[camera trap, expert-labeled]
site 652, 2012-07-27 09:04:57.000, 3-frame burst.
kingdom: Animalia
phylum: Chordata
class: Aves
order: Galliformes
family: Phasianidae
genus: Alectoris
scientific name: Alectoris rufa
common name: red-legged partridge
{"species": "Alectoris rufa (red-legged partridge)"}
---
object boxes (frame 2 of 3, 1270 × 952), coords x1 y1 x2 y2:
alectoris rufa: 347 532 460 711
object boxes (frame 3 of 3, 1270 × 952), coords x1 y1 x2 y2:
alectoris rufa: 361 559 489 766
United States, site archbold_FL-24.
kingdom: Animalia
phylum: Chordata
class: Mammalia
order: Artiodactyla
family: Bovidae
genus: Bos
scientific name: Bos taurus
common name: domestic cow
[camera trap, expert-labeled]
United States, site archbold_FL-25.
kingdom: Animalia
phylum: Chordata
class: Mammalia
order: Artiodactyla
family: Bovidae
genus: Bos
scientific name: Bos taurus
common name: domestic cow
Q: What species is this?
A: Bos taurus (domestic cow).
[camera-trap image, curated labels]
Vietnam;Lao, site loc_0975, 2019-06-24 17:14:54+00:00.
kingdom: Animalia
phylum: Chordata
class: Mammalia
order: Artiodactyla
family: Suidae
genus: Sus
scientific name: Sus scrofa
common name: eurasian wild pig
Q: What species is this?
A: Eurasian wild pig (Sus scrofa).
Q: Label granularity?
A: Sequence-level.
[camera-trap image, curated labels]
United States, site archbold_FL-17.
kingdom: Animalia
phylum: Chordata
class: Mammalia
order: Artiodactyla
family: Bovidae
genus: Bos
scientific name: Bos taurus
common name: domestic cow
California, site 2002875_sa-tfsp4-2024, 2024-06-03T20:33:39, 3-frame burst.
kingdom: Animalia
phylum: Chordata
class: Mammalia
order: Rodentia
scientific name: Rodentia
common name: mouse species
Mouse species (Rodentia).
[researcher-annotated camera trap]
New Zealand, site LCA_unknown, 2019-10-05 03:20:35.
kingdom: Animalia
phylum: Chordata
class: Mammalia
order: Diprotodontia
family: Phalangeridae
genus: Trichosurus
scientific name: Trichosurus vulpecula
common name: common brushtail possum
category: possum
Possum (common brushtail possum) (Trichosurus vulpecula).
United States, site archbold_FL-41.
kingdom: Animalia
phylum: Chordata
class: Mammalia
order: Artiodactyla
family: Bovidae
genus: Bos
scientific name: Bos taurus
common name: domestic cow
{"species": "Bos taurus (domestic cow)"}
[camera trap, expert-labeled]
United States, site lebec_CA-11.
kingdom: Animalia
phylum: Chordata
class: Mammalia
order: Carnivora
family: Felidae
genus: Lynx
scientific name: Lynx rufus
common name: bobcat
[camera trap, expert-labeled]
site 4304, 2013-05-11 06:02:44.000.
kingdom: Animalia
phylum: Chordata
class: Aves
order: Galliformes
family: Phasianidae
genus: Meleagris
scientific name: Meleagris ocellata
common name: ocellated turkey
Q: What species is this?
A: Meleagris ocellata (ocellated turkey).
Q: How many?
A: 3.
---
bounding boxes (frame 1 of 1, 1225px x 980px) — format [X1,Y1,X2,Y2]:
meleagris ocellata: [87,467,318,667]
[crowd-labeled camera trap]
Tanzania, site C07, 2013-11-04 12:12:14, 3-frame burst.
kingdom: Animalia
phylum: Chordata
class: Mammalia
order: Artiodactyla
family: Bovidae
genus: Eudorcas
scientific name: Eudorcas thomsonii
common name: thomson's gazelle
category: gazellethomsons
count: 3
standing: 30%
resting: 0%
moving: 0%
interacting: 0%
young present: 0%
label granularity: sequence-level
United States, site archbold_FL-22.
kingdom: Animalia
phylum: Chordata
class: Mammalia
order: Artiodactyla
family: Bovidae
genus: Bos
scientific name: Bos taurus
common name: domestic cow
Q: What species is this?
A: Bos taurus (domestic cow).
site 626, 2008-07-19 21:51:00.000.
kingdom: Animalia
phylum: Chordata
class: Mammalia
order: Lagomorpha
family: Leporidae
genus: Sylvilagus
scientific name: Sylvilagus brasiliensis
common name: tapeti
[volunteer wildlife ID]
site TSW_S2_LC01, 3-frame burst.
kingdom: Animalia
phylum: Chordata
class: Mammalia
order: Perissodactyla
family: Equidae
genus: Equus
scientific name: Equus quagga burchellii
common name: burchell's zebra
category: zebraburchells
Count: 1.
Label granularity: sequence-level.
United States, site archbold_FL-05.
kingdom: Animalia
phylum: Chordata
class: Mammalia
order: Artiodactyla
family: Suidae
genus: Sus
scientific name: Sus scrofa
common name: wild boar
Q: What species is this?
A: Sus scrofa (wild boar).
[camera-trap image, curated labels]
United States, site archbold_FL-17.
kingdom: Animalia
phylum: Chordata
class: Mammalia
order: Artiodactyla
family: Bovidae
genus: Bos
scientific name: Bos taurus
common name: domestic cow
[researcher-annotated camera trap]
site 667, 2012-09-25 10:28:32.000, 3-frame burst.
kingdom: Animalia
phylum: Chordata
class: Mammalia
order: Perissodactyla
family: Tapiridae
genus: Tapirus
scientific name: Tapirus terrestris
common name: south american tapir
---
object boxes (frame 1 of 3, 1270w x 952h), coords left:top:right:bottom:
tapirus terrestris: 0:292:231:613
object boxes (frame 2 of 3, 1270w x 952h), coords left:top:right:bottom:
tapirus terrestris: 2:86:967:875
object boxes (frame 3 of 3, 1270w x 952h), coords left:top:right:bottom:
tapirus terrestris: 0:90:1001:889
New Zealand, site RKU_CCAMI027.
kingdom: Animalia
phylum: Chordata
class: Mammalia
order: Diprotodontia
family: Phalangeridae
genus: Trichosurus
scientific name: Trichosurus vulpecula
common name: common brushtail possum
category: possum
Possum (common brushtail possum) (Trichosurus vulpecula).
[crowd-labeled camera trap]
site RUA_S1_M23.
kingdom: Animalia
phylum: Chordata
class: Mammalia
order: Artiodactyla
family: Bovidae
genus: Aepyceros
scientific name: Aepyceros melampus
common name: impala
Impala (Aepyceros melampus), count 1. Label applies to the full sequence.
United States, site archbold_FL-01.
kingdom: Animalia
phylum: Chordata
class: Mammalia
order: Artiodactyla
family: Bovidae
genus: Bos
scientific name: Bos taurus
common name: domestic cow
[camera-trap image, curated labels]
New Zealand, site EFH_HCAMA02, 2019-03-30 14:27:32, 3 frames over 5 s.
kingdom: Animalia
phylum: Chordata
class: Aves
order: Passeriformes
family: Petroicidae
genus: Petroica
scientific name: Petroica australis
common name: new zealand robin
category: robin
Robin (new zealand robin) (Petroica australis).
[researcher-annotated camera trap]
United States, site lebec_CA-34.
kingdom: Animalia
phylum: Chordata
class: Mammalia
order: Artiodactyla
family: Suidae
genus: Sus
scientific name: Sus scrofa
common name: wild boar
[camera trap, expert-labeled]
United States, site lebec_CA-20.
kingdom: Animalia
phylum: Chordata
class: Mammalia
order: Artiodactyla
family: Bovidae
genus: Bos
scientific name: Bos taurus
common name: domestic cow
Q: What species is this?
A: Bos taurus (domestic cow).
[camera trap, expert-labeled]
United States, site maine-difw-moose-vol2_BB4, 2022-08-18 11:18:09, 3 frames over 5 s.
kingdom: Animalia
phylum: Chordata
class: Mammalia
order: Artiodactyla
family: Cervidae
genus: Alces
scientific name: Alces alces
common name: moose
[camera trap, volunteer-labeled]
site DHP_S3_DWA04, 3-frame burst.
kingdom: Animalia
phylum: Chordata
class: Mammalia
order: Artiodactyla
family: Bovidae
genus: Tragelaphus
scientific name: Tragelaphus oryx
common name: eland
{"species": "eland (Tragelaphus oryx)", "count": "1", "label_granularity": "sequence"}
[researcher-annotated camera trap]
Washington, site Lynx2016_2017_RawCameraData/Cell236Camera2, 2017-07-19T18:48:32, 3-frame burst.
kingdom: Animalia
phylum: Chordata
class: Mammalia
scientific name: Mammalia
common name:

● **TASK ITEM**
Which lines above include the word "level"? Show each one.

● **TASK ANSWER**
A: Sequence-level.
label granularity: sequence-level
Label granularity: sequence-level.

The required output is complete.